Aggie's Music

I usually blab about film scores on this blog, but I don't mind the occasional tangent towards other interests. :)

Friday, January 26, 2007

Film Music: A Neglected Art (review)

My first intention was to buy the most recent books on film scoring so I would get more information of the genre as a whole, but it turns out I was going at it the wrong way. The earlier film books (during the time when the art itself wasn’t as popular as it is now) will concentrate on scores made in the 1940s and 50s, which is an excellent time to study. Recent film score books are good, but will take a lot more time to understand because of the expansion of technology beginning in the early 80s. These early books, such as Film Music: A Neglected Art (written by Roy M. Prendergast) are a great gift to present film composers.

Because this book was published in 1977, the door of the room filled with rapid synthesizer technology, huge-budget special effects films, and John Williams is immediately slammed shut on us. And trust me, it feels ever so peaceful. It’s like taking a drive out of the fast city and stopping by in a town filled with priceless memories. I’ve never read a film music book that really highlights the growth of scoring from the 30s-50s. This was the sparkling age of film scores. You had the really cool guys like Franz Waxman, Bernard Herrmann, Elmer Bernstein, Miklos Rozsa, and David Raksin... to name a few.

I don’t want to go too deep into what the book gives you, but I’ll point out a few things that caught my interest. The book not only strikes key significances in film music, but also in the entire film industry... its highs and lows and its struggle with television's rising popularity. One chapter briefly mentions the effectiveness of Wagner’s leitmotif (from Ring des Nibelungen), which is still constantly used in film music today. One other fact I found very interesting was the ‘trade’ of prestigious composers (such as Arnold Schoenberg and Igor Stravinsky) for more advanced American recording equipment.

The book is filled with excerpts from scores such as Laura, Psycho, The Best Years of Our Lives, The Heiress, and The Man with the Golden Arm. Some scans are easier to follow, but others are a bit... scribbly, heh. Still, better scribbles than Beethoven’s rough work... oh man.

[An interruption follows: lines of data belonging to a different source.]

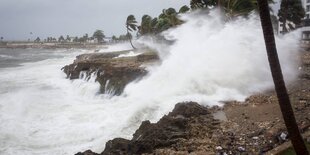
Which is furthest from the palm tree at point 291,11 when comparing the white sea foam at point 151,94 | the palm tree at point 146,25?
the white sea foam at point 151,94

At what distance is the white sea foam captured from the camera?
1412 centimetres

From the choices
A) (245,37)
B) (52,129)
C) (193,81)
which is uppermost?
(245,37)

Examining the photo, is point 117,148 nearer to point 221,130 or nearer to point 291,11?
point 221,130

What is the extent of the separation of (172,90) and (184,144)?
772 centimetres

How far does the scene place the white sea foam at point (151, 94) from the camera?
1412 cm

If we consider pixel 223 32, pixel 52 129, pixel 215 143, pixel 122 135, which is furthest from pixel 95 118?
pixel 223 32

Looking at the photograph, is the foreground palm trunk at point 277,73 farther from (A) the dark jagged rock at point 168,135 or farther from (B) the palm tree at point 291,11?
(B) the palm tree at point 291,11

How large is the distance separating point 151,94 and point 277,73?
40.2ft

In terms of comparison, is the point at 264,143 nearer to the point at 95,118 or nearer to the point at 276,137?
the point at 276,137

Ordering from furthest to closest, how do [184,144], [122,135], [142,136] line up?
[122,135]
[142,136]
[184,144]

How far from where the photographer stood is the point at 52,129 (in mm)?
15141

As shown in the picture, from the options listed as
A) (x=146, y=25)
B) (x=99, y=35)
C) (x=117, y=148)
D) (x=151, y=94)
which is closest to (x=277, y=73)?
(x=117, y=148)

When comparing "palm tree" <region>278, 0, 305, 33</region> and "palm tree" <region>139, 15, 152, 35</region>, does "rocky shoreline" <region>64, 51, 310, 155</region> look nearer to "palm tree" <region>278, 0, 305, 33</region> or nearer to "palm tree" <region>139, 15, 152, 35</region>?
"palm tree" <region>278, 0, 305, 33</region>

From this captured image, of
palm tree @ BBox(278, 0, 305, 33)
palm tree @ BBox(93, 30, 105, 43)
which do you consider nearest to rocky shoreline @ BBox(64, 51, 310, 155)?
palm tree @ BBox(278, 0, 305, 33)
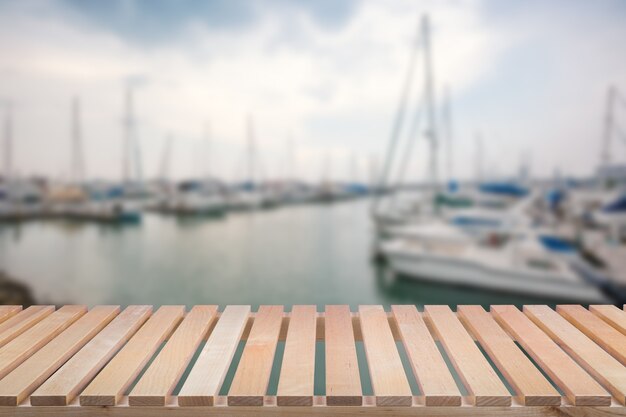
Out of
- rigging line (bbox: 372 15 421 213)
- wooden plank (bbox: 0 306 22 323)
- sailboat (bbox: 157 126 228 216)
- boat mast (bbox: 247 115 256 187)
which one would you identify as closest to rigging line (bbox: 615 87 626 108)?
rigging line (bbox: 372 15 421 213)

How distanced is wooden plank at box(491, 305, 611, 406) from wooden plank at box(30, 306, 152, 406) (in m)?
0.98

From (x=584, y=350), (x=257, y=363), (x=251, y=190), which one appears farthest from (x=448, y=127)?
(x=251, y=190)

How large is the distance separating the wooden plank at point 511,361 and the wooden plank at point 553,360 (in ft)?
0.12

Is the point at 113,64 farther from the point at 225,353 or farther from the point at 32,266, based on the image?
the point at 225,353

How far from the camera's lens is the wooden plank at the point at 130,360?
0.85 meters

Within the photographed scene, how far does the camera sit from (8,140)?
1147cm

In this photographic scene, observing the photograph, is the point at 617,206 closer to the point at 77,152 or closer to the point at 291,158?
the point at 77,152

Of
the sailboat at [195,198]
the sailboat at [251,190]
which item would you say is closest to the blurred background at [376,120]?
the sailboat at [251,190]

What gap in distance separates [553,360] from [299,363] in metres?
0.58

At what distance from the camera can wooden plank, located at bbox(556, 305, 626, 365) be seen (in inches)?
43.3

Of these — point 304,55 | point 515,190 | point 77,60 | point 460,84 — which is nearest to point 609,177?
point 515,190

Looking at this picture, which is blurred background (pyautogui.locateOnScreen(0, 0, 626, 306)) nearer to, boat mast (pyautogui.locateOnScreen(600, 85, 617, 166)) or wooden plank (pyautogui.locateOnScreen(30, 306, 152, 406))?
boat mast (pyautogui.locateOnScreen(600, 85, 617, 166))

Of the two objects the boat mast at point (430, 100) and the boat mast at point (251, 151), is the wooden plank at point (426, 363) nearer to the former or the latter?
the boat mast at point (430, 100)

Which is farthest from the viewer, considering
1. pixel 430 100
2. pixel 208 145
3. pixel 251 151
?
pixel 208 145
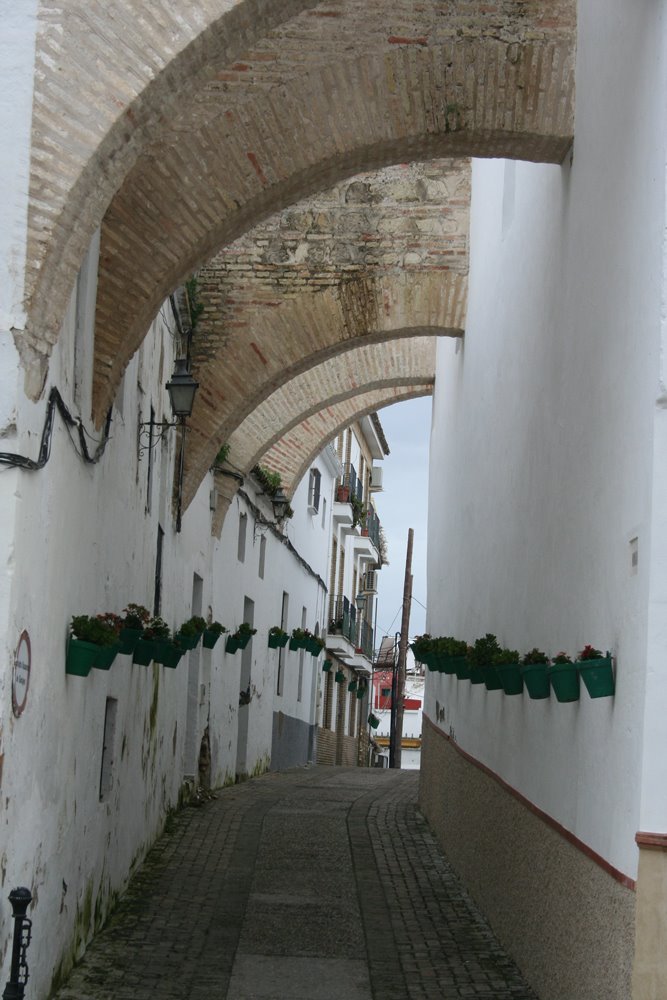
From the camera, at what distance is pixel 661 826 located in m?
5.27

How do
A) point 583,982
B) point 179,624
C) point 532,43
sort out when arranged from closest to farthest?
point 583,982, point 532,43, point 179,624

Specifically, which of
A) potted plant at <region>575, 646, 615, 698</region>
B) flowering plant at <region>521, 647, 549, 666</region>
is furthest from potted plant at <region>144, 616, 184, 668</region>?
potted plant at <region>575, 646, 615, 698</region>

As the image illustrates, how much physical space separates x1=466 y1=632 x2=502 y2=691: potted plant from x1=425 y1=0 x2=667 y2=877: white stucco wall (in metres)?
0.19

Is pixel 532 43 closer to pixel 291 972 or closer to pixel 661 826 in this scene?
pixel 661 826

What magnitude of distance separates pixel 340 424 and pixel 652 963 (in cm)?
1347

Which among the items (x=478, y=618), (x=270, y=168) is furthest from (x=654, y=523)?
(x=478, y=618)

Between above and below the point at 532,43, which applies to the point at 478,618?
below

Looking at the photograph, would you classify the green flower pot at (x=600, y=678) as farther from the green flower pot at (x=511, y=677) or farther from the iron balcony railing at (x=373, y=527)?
the iron balcony railing at (x=373, y=527)

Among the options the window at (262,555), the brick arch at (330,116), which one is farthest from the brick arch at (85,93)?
the window at (262,555)

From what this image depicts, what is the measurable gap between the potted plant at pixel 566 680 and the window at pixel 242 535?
11.0 m

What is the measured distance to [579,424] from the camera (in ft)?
23.6

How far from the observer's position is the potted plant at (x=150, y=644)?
909 cm

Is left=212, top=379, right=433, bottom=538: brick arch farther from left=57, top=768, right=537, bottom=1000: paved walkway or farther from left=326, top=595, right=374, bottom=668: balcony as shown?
left=326, top=595, right=374, bottom=668: balcony

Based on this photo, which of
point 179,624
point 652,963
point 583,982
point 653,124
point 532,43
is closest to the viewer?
point 652,963
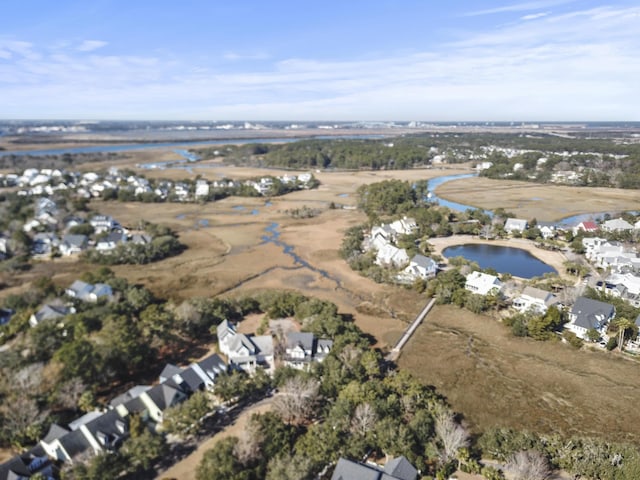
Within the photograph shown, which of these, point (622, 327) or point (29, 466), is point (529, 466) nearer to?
point (622, 327)

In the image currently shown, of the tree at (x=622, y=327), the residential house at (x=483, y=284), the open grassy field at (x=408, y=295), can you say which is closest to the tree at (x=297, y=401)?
the open grassy field at (x=408, y=295)

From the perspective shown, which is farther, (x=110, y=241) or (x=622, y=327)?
(x=110, y=241)

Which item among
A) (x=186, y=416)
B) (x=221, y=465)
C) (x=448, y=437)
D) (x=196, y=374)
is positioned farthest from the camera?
(x=196, y=374)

I really enjoyed the chapter regarding music in animated film and cartoons. It deals a lot with Chuck Jones’ approach to music on paper, the relation between cartoon music and opera buffa (18th-century opera), and the goods delivered by Scott Bradley. I’ll go into more depth on this chapter in my next post (with scans and clips) because I like making musical comparisons, and this particular topic (cartoon animation) astounds me the most.

I’m telling you, this book took my new-found love for classical film scores to a whole new level. I learned a lot of nifty stuff, and am recommending it to those who are interested in that particular period as well. I put an amazon link below; it’s at an extremely sweet price. Buy it and learn about the REALLY good stuff!

Thursday, January 18, 2007

A quick concern from yours truly.

I always thought a symphony concert was better than a rock concert for a few reasons:

(1) You get around twenty times the amount of players and instruments on stage compared to that of a rock band.
(2) With #1 said, despite the greater amount of instruments on stage, I can still keep at ease with the fact that my ears will remain virgin while speakers on a band stage will penetrate them enormously.
(3) With all that noise and damage, rock concerts still don't have classy intermissions to give our ears a break. They don't serve wine either.
(4) I don't get a damn program after a rock concert. Instead, I have to buy a 40 dollar t-shirt to remember that I was even there in the first place.

Yeh, I'm really concerned with the ears of our children. It's not only all those concerts, it's also the abuse of volume control on CD Players, iPods, etc. My simple message is this: once you damage your ears, they will never heal. They're not like skin cells. Beethoven got away with amazing work because he already had such a heavily trained inner ear... his inner ear is better than the majority of the world's who can hear a tune. Nevertheless, you will not be the next Beethoven. I'm not saying rock is bad (or maybe I am), but I want to know that music will forever be heard. Be good to your ears.

Just a little vent.. perhaps a big exaggerated, but I also needed a new post here... baaadly. I watched a lot of classic films over the holidays, though. I can't wait to kill some time and write all about their scores. Bye!